Ross himself discusses what he wants to do with his yearlong term (beyond promoting world peace, of course), such as:

I will require that all council documents be made available electronically on the City of Boston website. It is time for the City Council to enter the 21st century, and ensure that all documents, legislation, and resolutions be fully accessible online.

Hmm, what about those minutes that city lawyers say can't legally be put online?

City councilors: Silver Line tunnel under the Common is a stupid idea

On Switchback, Bill picks up on something in that recently released proposal for improving Boston Common: That city councilors Mike Ross, Bill Linehan and Sal LaMattina really wish the MBTA would stop with all this nonsense about putting a Silver Line tunnel under the park. They write:

The Silverline project will rip up the entire stretch of the Common along Charles Street for up to 10 years, for the staging area for heavy equipment. It will snarl traffic as they close a lane for the construction of a new tunnel, and it will make an entire stretch of the Common nearly unusable during that time. All of this will be done for the purpose of putting in bus transit that is unnecessary, when tunnels already exist for light rail, and when it is nearly universally agreed that the bus system as set up does not work, and is not nearly as effective or efficient as light rail.

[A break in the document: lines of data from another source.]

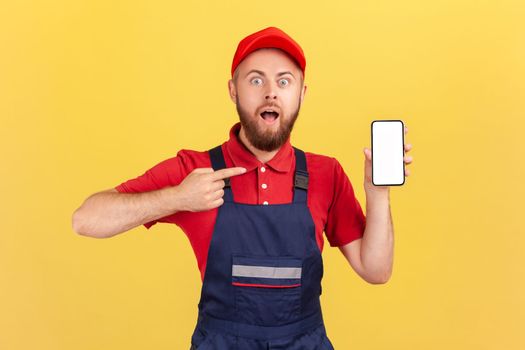 Portrait of surprised repairman in blue overalls red t-shirt pointing finger at smartphone with empty display, online service order app. Indoor studio shot isolated on yellow background.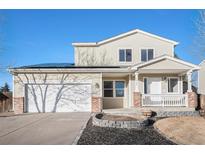 Two-story house with solar panels, attached garage, and landscaped front yard at 1965 E 127Th Cir, Thornton, CO 80241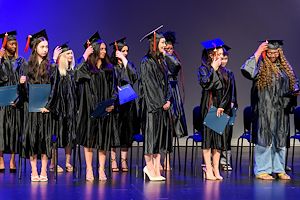 Gateway to College graduates dressed in black caps and gowns stand on stage during graduation and move the tassel on their cap from right to left signifying completion of the program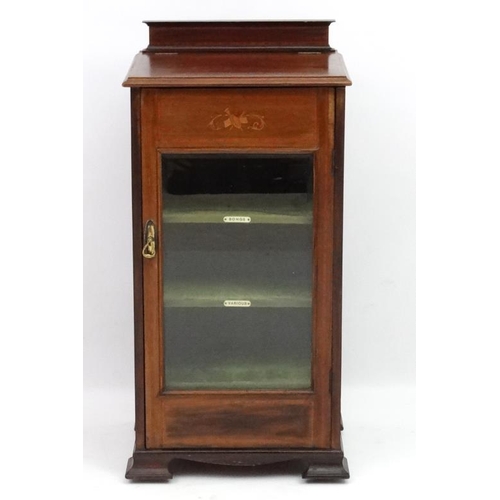 275 - A late 19thC inlaid mahogany bevelled glazed front music cabinet. 38 1/4'' high x 18'' 5/8'' wide x ... 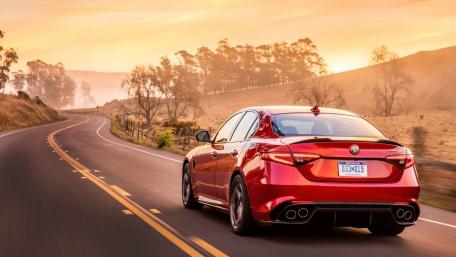 Sleek Red Car on Scenic Roadviewing Sunset Glow wallpaper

The Silverline Project is a mistake. The plans in place will disturb sacred grounds, such as the historic graveyard. Unused light rail tunnels already exist below ground, and the MBTA, with its multimillion dollar deficit, should be looking at ways it can build a system around what is there, and ensuring that we have opportunities to become a greener, more efficient city while not tearing up our precious parks system during the construction.

Ed. note: The T has a multi-billion dollar deficit.